◆ **POKAZANY TEKST**:
W 2010 roku Erik Pudel został młodzieżowym mistrzem Niemiec, a w pokonanym polu pozostawił m.in. Kaia Huckenbecka. Uznawany był za bardzo duży talent, który może sporo namieszać na europejskich torach. Kilka miesięcy po swoim największym sukcesie w karierze - z powodów osobistych zawiesił karierę.
Miał zniknąć na maksymalnie rok. Tymczasem już nigdy więcej na torze się nie zaprezentował. Wrócił dopiero teraz, ale w nowej roli. Z inicjatywy menedżerów reprezentacji Niemiec został dołączony do kadry narodowej w roli fizjoterapeuty.
- Jest już dostępny dla naszych zawodników. Jako były student na pewno wie, co jest ważne i jesteśmy pewni, że zespół na tym skorzysta - przyznał Mathias Bartz w rozmowie ze speedweek.com.
ZOBACZ WIDEO: Był rewelacją PGE Ekstraligi. Co dalej?

◆ **ZADANIA DO ZROBIENIA**:
- a) Odpowiedz krótko na pytania do tekstu o młodzieżowym mistrzu Niemiec:
(i) W którym roku Erik Pudel został młodzieżowym mistrzem Niemiec?
(ii) Na jak długo najwyżej miał zniknąć z toru?
(iii) W jakiej roli dołączono go do kadry narodowej?
- b) Przepisz z tekstu o młodzieżowym mistrzu Niemiec odcinek od „W 2010 roku” aż do „rozmowie ze speedweek.com.”. Zastąp w nim „fizjoterapeuty” słowem „trenera”.
- c) Kontynuuj tekst o młodzieżowym mistrzu Niemiec od miejsca, w którym się kończy.
Pozycje pochodzą z innego źródła.

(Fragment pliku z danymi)

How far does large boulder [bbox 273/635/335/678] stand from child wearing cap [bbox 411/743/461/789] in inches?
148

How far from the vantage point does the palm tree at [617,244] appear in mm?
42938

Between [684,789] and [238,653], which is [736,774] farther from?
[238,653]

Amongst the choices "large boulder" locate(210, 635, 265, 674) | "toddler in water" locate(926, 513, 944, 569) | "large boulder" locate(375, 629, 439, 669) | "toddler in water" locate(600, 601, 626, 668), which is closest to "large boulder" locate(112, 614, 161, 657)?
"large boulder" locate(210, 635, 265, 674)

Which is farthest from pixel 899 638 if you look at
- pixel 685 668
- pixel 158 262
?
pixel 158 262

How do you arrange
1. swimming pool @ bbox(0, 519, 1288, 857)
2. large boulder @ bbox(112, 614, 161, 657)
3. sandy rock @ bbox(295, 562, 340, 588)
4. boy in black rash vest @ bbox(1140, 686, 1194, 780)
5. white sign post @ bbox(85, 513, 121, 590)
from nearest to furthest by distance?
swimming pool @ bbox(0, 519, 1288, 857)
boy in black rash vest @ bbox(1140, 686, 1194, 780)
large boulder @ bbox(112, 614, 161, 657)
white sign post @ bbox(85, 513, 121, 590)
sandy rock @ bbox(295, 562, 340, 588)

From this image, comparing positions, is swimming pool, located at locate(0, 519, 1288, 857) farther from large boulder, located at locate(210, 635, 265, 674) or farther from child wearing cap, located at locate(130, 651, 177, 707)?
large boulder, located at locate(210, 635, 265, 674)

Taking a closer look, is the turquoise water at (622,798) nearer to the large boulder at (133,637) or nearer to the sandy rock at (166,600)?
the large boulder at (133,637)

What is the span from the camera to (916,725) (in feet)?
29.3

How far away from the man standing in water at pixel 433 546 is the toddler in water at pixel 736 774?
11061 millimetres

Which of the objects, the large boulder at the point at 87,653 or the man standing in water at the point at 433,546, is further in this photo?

◆ **ODPOWIEDZI DO ZADAŃ**:
- a)
(i) W 2010 roku.
(ii) Najwyżej na rok.
(iii) W roli fizjoterapeuty.

- b)
W 2010 roku Erik Pudel został młodzieżowym mistrzem Niemiec, a w pokonanym polu pozostawił m.in. Kaia Huckenbecka. Uznawany był za bardzo duży talent, który może sporo namieszać na europejskich torach. Kilka miesięcy po swoim największym sukcesie w karierze - z powodów osobistych zawiesił karierę.
Miał zniknąć na maksymalnie rok. Tymczasem już nigdy więcej na torze się nie zaprezentował. Wrócił dopiero teraz, ale w nowej roli. Z inicjatywy menedżerów reprezentacji Niemiec został dołączony do kadry narodowej w roli trenera.
- Jest już dostępny dla naszych zawodników. Jako były student na pewno wie, co jest ważne i jesteśmy pewni, że zespół na tym skorzysta - przyznał Mathias Bartz w rozmowie ze speedweek.com.

- c)
Pudel przyznał, że długo nad propozycją Mathiasa Bartza nie musiał się zastanawiać, bowiem żużel cały czas był bliski jego sercu i chciał stać się ponownie częścią zespołu narodowego, w którym był dziesięć lat temu. Przez cały czas pracował w zawodzie fizjoterapeuty, choć na co dzień wspierał drużyny piłkarskiej Bundesligi.
- Moim głównym zadaniem będzie zapewnienie wsparcia terapeutycznego przed, w trakcie i po zawodach. Nasi zawodnicy powinni móc rywalizować w dobrej kondycji, więc służę radą oraz wsparciem. Moim pierwszym spotkaniem z kadrą będzie obóz w Lonigo, który odbędzie się w połowie lutego - przyznał Pudel.
W latach 2008-2010 odjechał 19 meczów w barwach Kolejarza Rawicz. W 56 wyścigach wywalczył 43 punkty i 7 bonusów.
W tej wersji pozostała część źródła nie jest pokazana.